What to work on —
If a line in the data below includes the string "auditory", please return a copy of it.

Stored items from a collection
==============================
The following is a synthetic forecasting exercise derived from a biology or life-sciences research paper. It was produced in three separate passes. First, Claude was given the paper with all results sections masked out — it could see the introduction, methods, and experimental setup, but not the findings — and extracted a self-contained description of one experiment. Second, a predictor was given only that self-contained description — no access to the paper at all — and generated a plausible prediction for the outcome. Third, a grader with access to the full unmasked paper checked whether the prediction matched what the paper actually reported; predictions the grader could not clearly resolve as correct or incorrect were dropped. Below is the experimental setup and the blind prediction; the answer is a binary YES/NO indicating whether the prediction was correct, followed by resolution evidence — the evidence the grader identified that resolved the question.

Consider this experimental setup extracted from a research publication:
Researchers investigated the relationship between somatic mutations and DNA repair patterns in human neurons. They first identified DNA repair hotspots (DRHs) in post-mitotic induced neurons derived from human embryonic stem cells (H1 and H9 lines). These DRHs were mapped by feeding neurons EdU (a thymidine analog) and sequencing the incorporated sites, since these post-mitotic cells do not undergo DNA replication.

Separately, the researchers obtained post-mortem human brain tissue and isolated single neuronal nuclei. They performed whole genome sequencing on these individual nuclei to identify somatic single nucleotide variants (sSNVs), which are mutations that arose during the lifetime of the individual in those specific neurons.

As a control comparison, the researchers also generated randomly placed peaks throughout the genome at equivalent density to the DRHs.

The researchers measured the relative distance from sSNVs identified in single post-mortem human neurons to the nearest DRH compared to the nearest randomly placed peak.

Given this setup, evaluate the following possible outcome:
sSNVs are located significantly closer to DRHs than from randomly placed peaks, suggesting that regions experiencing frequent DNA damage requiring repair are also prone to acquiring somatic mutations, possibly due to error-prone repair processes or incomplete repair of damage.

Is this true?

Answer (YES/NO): NO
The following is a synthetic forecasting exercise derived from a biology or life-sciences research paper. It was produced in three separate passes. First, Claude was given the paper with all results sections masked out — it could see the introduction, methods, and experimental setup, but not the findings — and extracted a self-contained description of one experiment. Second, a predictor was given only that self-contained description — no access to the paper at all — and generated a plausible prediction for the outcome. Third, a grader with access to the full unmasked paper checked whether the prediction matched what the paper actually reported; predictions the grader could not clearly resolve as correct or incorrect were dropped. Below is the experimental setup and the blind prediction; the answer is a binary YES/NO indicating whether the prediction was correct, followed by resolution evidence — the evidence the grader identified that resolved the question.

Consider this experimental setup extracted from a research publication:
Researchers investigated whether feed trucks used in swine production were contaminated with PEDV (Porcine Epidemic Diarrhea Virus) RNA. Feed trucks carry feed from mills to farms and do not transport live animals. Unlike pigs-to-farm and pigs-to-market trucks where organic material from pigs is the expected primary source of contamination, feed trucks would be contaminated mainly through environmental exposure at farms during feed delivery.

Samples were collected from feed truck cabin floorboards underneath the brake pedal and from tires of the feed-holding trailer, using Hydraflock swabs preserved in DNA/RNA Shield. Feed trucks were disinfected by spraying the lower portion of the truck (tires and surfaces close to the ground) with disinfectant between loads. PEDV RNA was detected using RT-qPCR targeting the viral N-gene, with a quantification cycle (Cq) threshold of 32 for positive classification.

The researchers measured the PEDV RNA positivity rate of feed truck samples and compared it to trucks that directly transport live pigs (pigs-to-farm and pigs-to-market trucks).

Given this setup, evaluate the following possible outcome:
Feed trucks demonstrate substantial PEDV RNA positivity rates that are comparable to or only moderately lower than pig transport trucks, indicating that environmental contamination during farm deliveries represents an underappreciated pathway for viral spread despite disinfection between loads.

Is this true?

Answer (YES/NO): NO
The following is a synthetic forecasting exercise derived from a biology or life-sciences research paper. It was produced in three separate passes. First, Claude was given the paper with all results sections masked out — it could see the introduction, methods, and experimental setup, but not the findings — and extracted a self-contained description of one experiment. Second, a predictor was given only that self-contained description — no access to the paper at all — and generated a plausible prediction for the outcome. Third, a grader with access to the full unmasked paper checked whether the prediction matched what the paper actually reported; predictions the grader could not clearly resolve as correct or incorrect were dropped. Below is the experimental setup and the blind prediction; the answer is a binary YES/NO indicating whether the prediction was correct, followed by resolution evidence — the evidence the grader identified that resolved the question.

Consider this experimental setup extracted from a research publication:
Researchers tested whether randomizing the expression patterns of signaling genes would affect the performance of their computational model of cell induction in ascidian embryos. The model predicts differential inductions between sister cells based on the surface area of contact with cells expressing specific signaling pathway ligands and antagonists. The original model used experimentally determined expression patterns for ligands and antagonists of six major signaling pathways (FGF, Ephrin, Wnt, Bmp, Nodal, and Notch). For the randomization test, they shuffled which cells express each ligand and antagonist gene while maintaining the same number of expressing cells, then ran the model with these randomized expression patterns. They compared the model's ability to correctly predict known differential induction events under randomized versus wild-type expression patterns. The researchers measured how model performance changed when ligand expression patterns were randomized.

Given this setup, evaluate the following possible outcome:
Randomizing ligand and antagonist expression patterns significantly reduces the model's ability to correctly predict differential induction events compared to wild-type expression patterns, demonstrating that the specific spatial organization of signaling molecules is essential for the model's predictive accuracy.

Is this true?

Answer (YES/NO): YES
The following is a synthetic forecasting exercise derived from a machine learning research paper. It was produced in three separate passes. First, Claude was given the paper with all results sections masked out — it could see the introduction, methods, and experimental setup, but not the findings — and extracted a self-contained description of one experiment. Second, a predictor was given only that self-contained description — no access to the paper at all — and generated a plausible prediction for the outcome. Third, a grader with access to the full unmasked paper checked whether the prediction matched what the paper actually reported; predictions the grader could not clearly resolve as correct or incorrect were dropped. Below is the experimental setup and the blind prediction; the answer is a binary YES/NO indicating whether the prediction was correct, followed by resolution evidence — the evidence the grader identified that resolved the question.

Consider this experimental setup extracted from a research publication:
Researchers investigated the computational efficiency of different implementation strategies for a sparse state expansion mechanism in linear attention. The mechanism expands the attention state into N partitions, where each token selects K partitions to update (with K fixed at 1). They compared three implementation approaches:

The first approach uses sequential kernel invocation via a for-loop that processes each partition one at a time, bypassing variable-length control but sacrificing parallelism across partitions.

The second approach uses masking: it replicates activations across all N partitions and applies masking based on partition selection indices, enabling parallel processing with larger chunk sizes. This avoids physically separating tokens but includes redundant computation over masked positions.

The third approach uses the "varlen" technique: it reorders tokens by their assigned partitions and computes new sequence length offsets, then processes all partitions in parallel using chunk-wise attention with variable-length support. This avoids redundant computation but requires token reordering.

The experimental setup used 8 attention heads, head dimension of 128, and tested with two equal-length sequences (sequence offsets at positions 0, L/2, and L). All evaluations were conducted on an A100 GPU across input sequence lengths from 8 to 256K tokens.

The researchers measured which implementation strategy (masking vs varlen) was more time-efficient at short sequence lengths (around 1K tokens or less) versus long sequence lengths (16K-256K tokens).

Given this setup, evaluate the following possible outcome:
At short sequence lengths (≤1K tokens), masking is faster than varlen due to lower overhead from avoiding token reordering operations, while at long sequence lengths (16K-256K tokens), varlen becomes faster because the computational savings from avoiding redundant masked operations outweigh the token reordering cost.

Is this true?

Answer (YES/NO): NO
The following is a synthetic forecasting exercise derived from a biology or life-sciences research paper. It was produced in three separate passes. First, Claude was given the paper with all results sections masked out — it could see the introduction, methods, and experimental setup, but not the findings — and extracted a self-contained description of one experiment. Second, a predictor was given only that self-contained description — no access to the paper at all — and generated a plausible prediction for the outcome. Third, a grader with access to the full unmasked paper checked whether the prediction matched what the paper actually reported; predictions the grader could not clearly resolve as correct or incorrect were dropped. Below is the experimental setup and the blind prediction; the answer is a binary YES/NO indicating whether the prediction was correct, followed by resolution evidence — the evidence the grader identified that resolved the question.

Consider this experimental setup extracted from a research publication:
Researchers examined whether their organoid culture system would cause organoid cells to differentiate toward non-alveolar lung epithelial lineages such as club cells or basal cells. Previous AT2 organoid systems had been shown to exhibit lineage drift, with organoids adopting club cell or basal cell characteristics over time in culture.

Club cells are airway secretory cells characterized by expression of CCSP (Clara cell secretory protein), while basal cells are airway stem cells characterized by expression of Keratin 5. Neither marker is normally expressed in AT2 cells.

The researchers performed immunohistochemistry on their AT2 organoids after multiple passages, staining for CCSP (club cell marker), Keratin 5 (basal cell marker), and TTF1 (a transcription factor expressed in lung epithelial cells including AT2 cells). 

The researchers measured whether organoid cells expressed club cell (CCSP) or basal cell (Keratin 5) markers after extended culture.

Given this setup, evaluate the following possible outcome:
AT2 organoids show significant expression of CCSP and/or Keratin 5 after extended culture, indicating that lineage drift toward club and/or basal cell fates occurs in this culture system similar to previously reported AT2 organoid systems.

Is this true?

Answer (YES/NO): NO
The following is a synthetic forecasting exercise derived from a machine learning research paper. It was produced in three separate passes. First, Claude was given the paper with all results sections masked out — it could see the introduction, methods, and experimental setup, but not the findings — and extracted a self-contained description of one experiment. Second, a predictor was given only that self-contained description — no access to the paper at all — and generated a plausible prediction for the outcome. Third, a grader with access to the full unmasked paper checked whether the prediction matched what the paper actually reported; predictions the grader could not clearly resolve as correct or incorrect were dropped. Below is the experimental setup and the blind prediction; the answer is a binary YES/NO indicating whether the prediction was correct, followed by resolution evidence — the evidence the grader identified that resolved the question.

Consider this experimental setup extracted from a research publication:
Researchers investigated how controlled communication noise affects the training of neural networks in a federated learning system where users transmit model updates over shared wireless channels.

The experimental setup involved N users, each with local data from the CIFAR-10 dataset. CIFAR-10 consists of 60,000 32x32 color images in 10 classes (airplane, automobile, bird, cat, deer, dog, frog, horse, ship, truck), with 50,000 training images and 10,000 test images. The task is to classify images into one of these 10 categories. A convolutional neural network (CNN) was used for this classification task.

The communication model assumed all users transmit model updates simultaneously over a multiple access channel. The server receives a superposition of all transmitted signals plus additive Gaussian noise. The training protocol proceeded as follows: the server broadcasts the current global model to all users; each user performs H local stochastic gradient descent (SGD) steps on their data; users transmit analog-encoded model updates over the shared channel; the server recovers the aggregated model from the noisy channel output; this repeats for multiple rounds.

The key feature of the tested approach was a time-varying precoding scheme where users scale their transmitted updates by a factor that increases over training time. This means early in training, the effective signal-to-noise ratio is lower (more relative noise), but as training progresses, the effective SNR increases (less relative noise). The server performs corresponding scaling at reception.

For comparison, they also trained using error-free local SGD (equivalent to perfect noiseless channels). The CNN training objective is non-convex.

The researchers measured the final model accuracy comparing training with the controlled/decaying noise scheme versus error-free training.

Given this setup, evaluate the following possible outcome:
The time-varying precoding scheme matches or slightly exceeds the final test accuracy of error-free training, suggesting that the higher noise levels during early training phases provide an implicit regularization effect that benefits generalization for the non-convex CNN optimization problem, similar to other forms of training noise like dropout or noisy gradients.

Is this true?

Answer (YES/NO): YES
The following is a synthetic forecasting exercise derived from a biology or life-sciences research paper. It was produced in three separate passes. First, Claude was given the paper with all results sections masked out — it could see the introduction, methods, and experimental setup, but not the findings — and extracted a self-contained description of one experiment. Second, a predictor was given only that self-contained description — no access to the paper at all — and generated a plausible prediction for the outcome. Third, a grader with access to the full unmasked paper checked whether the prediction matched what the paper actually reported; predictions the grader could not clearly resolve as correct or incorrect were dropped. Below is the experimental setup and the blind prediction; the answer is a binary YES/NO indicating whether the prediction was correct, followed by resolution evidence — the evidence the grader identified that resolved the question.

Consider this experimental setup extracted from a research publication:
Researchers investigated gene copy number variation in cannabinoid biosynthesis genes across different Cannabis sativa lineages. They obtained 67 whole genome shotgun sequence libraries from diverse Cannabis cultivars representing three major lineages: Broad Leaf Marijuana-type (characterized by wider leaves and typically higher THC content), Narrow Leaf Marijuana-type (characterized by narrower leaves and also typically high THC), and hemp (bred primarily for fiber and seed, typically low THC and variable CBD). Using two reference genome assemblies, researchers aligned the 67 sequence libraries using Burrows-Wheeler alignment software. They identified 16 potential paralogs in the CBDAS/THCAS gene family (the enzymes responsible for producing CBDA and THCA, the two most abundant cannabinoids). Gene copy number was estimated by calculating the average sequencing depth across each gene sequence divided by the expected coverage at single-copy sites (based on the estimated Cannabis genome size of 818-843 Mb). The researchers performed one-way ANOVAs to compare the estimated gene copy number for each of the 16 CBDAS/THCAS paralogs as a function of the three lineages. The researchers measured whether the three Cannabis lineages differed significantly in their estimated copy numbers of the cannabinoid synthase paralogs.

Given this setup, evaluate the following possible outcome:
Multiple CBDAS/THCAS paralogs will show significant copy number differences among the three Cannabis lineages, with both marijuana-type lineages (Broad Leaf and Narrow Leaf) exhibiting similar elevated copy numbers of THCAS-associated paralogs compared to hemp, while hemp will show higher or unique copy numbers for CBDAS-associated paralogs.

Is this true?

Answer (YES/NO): NO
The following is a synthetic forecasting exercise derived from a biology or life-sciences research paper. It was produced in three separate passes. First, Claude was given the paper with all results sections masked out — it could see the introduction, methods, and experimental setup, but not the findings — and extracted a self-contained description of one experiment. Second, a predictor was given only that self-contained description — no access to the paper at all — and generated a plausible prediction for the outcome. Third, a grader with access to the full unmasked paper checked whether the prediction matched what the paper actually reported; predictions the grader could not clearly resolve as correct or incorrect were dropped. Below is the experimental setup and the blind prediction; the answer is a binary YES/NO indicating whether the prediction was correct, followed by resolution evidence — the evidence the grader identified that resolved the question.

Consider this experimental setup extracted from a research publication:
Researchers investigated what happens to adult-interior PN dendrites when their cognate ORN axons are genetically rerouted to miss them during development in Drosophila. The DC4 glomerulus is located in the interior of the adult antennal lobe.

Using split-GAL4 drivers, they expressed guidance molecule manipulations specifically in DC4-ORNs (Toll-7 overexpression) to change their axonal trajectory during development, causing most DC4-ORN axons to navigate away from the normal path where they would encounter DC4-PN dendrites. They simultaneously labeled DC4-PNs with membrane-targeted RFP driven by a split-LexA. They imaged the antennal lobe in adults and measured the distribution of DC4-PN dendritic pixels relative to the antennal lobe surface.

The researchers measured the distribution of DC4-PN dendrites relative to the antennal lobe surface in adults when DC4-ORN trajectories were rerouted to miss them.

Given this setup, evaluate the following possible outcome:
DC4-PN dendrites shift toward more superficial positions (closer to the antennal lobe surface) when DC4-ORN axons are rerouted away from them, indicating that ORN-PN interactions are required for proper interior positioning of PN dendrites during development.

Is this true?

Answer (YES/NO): YES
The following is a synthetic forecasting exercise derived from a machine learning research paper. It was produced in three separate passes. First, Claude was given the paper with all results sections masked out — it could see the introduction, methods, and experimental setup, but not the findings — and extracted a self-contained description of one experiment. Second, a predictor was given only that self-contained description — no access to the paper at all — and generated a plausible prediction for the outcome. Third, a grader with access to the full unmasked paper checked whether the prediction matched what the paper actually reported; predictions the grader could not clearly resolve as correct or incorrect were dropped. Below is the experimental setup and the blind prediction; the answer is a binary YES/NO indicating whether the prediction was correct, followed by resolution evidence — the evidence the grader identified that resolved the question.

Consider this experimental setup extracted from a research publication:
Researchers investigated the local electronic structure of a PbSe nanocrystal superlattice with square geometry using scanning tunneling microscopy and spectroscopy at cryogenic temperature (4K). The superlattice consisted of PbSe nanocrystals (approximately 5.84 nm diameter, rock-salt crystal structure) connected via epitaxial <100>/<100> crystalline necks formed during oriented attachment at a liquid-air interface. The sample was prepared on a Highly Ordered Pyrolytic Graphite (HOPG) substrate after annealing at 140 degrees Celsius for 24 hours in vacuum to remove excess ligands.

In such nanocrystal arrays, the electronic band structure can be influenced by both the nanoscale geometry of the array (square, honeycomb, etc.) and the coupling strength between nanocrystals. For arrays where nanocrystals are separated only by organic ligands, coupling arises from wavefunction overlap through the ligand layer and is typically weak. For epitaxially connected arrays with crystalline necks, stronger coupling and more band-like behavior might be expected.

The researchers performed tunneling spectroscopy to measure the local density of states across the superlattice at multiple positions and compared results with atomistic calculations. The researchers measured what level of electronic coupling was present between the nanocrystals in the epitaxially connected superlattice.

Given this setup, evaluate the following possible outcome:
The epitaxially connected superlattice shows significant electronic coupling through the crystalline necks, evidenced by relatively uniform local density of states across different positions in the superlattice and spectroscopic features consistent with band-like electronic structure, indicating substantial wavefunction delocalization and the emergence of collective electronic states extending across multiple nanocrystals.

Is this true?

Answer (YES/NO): NO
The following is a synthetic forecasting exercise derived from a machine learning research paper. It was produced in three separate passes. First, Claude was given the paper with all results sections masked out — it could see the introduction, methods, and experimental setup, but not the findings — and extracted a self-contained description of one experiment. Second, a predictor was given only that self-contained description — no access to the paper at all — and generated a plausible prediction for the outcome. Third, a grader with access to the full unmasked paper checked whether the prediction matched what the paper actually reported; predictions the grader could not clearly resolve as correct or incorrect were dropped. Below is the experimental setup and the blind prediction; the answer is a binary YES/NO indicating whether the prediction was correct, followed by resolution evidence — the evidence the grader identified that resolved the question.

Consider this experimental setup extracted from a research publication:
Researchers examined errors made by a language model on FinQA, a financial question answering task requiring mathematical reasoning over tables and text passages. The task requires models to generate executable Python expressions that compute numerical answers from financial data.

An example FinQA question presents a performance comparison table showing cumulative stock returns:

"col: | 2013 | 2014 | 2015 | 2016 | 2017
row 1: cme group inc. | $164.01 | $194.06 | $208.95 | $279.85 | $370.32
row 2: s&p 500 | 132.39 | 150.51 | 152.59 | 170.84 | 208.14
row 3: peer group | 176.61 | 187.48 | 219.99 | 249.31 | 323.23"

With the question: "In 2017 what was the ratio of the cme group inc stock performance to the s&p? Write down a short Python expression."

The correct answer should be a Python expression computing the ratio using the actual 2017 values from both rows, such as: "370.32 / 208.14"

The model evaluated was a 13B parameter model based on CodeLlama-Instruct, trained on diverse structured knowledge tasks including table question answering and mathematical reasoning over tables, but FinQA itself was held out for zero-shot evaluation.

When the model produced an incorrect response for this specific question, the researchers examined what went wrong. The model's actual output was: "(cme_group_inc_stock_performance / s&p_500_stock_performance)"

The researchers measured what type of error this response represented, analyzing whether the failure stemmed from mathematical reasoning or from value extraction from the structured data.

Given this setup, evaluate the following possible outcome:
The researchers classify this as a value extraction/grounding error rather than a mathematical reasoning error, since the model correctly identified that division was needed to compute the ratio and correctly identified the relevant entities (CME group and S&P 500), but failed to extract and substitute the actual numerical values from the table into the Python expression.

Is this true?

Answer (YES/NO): YES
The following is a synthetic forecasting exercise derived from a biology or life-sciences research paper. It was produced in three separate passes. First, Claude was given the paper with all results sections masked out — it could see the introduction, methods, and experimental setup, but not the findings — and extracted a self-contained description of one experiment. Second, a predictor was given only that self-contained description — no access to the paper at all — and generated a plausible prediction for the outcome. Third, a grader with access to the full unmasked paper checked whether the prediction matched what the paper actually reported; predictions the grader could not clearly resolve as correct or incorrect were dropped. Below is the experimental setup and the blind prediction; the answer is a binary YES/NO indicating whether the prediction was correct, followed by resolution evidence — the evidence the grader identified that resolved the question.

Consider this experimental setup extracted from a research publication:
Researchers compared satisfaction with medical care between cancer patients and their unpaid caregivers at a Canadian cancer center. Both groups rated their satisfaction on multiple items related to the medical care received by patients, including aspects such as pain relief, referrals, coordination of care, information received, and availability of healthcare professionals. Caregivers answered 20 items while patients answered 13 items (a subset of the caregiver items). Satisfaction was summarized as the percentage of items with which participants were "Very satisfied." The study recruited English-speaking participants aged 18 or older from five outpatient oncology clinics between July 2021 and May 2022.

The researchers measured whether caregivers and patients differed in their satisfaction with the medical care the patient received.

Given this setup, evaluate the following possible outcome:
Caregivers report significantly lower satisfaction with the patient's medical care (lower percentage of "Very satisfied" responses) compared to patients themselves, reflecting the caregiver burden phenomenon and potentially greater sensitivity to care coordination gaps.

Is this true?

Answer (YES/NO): YES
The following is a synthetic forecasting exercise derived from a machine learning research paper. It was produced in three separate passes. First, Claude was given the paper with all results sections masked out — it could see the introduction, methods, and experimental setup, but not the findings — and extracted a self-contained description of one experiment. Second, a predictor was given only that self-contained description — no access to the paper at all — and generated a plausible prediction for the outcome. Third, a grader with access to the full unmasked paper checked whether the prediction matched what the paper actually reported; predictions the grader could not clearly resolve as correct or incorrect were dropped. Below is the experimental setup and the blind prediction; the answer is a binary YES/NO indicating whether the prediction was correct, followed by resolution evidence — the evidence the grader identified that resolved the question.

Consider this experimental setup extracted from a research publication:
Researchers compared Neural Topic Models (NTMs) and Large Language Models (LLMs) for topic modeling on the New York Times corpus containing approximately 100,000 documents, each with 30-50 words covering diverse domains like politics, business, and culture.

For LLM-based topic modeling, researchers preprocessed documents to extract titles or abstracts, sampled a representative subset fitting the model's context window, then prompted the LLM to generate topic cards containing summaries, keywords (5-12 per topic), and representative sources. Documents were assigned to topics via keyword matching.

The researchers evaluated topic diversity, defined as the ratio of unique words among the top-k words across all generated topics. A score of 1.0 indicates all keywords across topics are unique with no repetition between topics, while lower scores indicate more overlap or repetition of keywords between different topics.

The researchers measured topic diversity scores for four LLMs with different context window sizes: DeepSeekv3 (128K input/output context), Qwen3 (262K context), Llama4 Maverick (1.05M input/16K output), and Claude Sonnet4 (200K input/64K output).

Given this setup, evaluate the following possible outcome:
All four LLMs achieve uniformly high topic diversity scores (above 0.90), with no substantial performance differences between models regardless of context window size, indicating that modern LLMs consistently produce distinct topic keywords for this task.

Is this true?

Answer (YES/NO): NO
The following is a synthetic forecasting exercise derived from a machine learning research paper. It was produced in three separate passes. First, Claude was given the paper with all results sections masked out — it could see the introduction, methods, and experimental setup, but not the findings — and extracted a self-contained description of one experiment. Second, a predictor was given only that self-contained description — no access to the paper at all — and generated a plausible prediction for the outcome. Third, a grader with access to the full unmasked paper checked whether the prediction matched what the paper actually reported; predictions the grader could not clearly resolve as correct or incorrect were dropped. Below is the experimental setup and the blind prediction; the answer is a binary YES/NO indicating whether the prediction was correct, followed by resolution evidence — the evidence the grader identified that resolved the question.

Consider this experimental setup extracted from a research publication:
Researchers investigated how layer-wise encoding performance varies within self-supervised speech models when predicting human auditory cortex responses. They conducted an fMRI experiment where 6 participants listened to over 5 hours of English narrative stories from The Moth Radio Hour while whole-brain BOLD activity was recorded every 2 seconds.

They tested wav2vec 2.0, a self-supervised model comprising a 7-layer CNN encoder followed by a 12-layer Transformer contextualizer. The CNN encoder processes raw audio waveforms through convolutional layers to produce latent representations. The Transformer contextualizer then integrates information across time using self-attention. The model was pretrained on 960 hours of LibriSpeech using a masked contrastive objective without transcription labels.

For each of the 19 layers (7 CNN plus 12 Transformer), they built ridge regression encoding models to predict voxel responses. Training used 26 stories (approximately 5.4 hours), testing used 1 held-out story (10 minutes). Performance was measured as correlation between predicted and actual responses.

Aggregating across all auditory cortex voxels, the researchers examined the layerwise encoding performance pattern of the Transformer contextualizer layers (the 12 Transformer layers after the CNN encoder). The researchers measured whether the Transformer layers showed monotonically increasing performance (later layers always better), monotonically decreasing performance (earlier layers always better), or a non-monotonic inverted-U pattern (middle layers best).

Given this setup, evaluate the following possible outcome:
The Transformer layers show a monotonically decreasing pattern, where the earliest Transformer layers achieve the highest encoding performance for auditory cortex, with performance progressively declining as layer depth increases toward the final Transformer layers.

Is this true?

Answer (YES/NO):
==============================
Answer box —
Researchers investigated how layer-wise encoding performance varies within self-supervised speech models when predicting human auditory cortex responses. They conducted an fMRI experiment where 6 participants listened to over 5 hours of English narrative stories from The Moth Radio Hour while whole-brain BOLD activity was recorded every 2 seconds.
Aggregating across all auditory cortex voxels, the researchers examined the layerwise encoding performance pattern of the Transformer contextualizer layers (the 12 Transformer layers after the CNN encoder). The researchers measured whether the Transformer layers showed monotonically increasing performance (later layers always better), monotonically decreasing performance (earlier layers always better), or a non-monotonic inverted-U pattern (middle layers best).
The Transformer layers show a monotonically decreasing pattern, where the earliest Transformer layers achieve the highest encoding performance for auditory cortex, with performance progressively declining as layer depth increases toward the final Transformer layers.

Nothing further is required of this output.